Speaking as someone in Australia how is the claim of gerrymandering made?
is it because of the shape of the seats?
In Australia we have some oddly shaped seats but no one claims gerrymandering because of that. Our seats follow population densities so it is to be expected that some seats will have odd shapes.
(4) What criteria should be used to create districts? Many odd-shaped districts result from linking similar areas together. For example Ohio's District 9 lumps many lake-side neighborhoods together. Maybe that's good? If such a districting were the only way to ensure a Representative for some minority it would be applauded!
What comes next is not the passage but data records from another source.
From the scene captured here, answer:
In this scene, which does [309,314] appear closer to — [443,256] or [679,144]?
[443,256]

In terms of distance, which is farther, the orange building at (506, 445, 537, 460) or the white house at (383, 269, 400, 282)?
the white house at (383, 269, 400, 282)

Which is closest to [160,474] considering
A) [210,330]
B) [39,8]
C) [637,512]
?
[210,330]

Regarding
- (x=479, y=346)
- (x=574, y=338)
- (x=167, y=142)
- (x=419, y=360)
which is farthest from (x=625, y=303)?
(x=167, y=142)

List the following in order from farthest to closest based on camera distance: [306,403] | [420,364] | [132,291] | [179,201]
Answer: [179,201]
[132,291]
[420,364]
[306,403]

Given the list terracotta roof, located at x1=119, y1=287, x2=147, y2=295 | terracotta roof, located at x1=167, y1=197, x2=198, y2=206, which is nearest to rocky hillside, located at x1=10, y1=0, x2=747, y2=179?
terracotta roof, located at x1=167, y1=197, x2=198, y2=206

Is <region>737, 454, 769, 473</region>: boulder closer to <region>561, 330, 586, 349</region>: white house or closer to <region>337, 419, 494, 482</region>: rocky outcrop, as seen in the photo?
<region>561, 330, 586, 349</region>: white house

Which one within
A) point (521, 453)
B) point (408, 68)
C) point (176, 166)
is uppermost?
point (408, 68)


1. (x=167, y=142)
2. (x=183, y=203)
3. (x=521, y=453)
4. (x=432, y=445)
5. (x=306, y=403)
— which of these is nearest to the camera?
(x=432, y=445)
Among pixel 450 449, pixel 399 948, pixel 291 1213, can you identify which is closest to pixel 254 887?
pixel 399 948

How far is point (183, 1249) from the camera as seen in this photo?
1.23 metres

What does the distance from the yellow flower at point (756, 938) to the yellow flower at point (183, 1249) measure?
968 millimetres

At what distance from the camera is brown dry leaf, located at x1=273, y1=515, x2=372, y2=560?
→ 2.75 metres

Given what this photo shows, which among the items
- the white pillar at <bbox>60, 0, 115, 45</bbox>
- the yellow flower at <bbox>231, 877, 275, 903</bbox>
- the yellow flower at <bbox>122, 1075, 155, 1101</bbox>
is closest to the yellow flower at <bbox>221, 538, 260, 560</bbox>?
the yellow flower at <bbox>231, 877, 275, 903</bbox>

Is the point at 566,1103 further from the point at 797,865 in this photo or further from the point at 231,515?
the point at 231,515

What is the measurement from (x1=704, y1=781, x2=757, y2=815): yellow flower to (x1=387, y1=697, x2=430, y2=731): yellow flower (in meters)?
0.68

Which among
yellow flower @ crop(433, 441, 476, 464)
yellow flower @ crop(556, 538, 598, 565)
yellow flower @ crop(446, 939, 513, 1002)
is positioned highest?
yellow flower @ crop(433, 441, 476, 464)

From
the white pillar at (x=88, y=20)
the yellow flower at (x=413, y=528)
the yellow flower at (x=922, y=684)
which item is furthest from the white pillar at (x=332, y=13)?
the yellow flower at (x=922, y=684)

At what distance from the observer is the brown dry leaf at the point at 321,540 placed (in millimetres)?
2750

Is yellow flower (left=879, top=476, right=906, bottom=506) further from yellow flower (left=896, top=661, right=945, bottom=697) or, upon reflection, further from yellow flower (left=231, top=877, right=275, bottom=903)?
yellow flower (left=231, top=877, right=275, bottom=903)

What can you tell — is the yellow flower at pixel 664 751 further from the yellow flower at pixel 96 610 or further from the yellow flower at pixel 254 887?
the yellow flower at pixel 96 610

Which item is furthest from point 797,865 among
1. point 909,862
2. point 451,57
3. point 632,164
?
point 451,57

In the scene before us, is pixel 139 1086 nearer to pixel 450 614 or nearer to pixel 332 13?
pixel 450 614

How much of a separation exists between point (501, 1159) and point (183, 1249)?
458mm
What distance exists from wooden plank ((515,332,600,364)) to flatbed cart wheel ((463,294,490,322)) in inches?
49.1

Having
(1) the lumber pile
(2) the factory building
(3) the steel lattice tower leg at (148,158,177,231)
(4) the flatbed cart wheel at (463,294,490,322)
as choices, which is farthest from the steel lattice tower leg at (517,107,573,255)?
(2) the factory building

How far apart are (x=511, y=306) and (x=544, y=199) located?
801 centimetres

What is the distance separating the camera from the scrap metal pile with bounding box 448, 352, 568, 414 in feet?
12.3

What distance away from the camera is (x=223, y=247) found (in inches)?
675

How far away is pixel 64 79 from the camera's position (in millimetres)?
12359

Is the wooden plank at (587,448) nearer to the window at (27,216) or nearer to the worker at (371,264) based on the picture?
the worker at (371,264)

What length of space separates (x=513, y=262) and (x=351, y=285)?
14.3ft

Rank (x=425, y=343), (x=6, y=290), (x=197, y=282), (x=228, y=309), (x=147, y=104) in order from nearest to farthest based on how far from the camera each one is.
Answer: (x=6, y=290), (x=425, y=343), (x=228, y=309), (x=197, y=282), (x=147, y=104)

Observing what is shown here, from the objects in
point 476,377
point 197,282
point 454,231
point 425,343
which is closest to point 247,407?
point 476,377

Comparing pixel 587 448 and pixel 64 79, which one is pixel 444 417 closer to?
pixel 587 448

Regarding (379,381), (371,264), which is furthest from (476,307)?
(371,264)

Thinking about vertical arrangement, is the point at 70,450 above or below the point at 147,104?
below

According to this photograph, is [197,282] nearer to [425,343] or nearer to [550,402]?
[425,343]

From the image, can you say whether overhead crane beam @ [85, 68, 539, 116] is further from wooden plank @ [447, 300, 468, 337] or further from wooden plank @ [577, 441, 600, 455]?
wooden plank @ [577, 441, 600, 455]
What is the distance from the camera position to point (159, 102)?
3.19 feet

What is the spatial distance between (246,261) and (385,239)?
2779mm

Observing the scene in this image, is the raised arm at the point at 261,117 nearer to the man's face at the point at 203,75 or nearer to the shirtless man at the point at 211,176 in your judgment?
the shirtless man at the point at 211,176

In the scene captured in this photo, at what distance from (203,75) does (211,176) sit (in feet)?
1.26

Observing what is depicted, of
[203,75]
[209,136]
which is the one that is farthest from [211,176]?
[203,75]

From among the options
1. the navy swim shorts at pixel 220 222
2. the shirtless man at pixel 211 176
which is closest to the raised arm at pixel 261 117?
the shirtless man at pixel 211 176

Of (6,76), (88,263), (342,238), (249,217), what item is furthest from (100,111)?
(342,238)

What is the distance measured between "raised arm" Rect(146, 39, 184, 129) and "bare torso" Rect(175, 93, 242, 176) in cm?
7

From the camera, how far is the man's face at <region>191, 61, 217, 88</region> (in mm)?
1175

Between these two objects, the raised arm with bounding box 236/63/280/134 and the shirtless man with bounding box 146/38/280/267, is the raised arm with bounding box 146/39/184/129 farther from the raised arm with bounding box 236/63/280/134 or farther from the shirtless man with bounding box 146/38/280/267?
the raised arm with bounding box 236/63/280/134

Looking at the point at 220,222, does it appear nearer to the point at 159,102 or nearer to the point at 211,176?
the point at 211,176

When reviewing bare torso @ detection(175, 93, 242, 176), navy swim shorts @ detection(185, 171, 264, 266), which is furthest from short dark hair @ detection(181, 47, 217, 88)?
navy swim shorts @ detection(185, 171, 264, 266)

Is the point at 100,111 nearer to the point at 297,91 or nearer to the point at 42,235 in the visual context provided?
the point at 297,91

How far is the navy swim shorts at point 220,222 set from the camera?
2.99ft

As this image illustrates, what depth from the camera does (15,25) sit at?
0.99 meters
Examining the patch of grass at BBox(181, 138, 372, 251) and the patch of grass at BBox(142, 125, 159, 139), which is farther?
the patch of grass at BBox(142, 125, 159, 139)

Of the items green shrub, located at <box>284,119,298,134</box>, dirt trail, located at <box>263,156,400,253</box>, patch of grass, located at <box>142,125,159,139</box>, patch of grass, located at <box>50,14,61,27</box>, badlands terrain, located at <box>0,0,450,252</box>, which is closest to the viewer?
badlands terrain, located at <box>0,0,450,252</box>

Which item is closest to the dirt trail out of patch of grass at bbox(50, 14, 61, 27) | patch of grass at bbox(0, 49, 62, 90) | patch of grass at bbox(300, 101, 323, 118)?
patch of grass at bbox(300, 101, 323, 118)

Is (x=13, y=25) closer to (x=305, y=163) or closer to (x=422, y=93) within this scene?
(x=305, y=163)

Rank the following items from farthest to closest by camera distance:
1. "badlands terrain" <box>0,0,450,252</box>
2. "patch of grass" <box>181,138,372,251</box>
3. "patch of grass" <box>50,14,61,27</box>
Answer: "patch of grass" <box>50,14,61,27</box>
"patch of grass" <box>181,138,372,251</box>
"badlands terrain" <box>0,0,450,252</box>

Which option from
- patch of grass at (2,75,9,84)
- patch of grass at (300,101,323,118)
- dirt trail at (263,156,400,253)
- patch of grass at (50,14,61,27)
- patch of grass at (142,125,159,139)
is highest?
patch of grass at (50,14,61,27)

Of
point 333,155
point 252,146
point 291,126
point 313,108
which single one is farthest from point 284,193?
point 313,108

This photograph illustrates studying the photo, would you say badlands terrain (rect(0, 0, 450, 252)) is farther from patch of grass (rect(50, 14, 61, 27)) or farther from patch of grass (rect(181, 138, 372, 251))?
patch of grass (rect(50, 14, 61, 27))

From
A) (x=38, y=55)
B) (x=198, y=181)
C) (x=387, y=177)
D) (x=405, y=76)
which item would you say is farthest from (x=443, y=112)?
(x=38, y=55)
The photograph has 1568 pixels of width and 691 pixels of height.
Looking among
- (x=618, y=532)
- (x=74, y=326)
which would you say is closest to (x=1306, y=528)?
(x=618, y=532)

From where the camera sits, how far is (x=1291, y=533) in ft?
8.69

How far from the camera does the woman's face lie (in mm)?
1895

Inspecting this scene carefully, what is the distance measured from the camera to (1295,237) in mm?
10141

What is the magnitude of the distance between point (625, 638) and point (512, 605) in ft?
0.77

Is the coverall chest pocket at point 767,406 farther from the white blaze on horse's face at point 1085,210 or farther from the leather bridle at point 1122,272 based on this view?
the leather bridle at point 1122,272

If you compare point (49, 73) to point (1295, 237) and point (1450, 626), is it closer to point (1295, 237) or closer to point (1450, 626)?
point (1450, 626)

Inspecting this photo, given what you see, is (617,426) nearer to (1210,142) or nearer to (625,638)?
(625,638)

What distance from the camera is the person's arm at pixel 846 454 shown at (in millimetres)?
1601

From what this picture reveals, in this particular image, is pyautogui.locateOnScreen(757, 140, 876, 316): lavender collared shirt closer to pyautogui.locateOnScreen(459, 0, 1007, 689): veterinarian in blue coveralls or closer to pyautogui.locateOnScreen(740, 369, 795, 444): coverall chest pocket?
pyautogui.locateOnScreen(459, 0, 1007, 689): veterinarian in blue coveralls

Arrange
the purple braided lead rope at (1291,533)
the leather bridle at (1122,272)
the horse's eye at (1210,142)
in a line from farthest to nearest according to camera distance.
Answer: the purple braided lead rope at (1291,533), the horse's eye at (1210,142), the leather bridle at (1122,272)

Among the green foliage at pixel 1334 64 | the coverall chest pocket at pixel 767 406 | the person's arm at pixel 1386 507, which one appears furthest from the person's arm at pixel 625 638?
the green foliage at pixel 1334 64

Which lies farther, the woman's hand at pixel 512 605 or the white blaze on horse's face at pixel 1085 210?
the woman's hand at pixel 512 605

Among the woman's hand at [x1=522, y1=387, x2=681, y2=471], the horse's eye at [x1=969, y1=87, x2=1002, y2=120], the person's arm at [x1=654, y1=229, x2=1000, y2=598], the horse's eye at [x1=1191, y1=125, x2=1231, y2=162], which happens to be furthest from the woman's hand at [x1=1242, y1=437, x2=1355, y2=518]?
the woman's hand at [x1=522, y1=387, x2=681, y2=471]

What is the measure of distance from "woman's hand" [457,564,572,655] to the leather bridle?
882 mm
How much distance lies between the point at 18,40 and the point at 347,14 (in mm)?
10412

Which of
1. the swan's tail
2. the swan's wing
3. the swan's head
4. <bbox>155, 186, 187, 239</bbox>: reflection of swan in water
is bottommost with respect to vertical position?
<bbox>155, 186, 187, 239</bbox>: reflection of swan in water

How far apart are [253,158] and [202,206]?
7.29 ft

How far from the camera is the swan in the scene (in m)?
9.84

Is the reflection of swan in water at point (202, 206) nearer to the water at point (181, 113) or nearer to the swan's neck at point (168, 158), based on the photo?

"Compactness" has been proposed as a criterion. Compactness isn't easy to measure (some definitions need the district perimeter, but — cf fractals — boundary lines that follow a river have no well-defined length) and anyway, districting is about voters, not about land.
Best may be to look at the final results. If the Purple Party has 45% of the voters but gets just one seat, something must be wrong? Again, the conclusion is that
proportional representation would be better. As implied up-thread, to divide a state split 55-45 in favor of the Orange Party into twenty districts, one might theoretically finish with all 20 seats held by Orange, or as few as 2 held by Orange. What split would be fair? 11-9 would be the proportional split, but even if districting were done by a computer algorithm ignorant of party distribution, a result of 12-8 or 13-7 would be more probable than 11-9. (Indeed 20-0 would be the result if party and location are uncorrelated.)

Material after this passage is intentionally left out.